Backfilling xAPI Data From Tracking Logs
----------------------------------------

How you get data from tracking logs depends on where they are stored, and how large they are. As much as possible you should trim the log files down to just the events that fall within your data retention policy (see :ref:`Data Lifecycle` above) before loading them to avoid unnecessary load on production systems.

The management command for bulk importing tracking logs is documented here: `transform_tracking_logs`_


Tracking Log Retention
======================

Aspects is powered by tracking logs, therefore it's important to rotate and store your tracking log files in a place where they can be replayed if necessary in the event of disaster recovery or other outage. Setting up log rotation is outside the scope of this document, but highly suggested as by default Tutor will write to one tracking log file forever.

.. _monitoring:

Monitoring
==========

There are a few key metrics worth monitoring to make sure that Aspects is healthy:

ClickHouse Lag Time
-------------------

This is the time between now and the last xAPI event arriving. The frequency of events depends on a lot of factors, but an unusually long lag can mean that events aren't arriving. An easy way to check this is by querying ClickHouse with a query such as

.. code-block:: sql

    SELECT
        count(*) as ttl_count,
        max(emission_time) as most_recent,
        date_diff('second', max(emission_time), now()) as lag_seconds
    FROM xapi.xapi_events_all
    FINAL
    FORMAT JSON


Celery Queue Length
-------------------

If you are using Celery it's important to make sure that the queue isn't growing uncontrollably due to the influx of new events and other tasks associated with Aspects. For a default install the following Python code will show you the number of tasks waiting to be handled for the LMS and CMS queues:

.. code-block:: python

        from django.conf import settings
        import redis

        r = redis.Redis.from_url(settings.BROKER_URL)
        lms_queue = r.llen("edx.lms.core.default")
        cms_queue = r.llen("edx.cms.core.default")


Redis Bus Queue Length
----------------------

For redis streams you can find the number of pending items using the following Python:

.. code-block:: python

        r = redis.Redis.from_url(settings.EVENT_BUS_REDIS_CONNECTION_URL)

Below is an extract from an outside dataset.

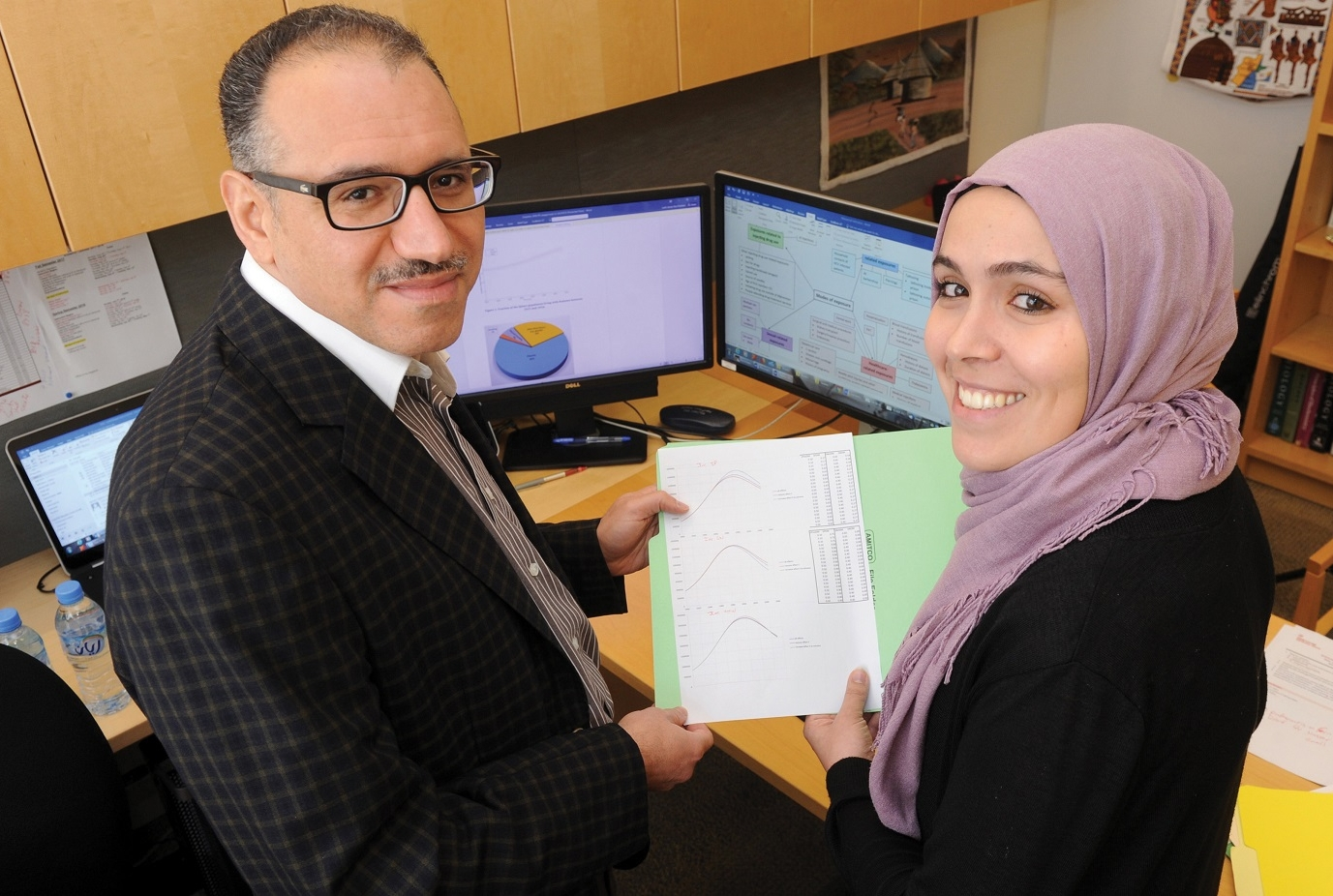Dr. Laith Abu-Raddad (left), and Susanne Awad. Photo credit: The Qatar Foundation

        # "analytics" is the topic, your configuration may vary
        info = r.xinfo_stream("analytics", full=True)

        lag = 0

        # You may prefer to break out the lag here by consumer group
        try:
            for g in info["groups"]:
                lag += g["lag"]
        # Older versions of redis don't have "lag".
        except KeyError:  # pragma: no cover
            pass

        return lag


Kafka Bus
---------

If you are running Kafka you likely have other tools for monitoring and managing the service. Generally you are looking for the difference between the low and high watermark offsets for each partition in your configured topic and consumer group to determine how many messages each partition has processed vs the total.

Superset
--------

Superset is a fairly standard Flask web application, and should be monitored for the usual metrics. So far the only slowness we have encountered has been with slow ClickHouse queries.


ClickHouse
----------

In addition to the usual CPU/Memory/Disk monitoring you can also monitor a few key ClickHouse metrics:

- Uptime: The server uptime in seconds. It includes the time spent for server initialization before accepting connections.
- MaxPartCountForPartition: Maximum number of parts per partition across all partitions of all tables of MergeTree family. Values larger than 300 indicates misconfiguration, overload, or massive data loading.
- StuckReplicationTasks: Replication tasks that were retried or postponed over 100 times.
- Query: Number of executing queries
- DelayedInserts: Number of INSERT queries that are throttled due to high number of active data parts for partition in a MergeTree table.
- DistributedFilesToInsert: Number of pending files to process for asynchronous insertion into Distributed tables. Number of files for every shard is summed.
- cluster default: Free space per cluster node, as percent

These are also captured in the Aspects Operator Dashboard as well as a filterable list of slowest ClickHouse queries to assist with troubleshooting.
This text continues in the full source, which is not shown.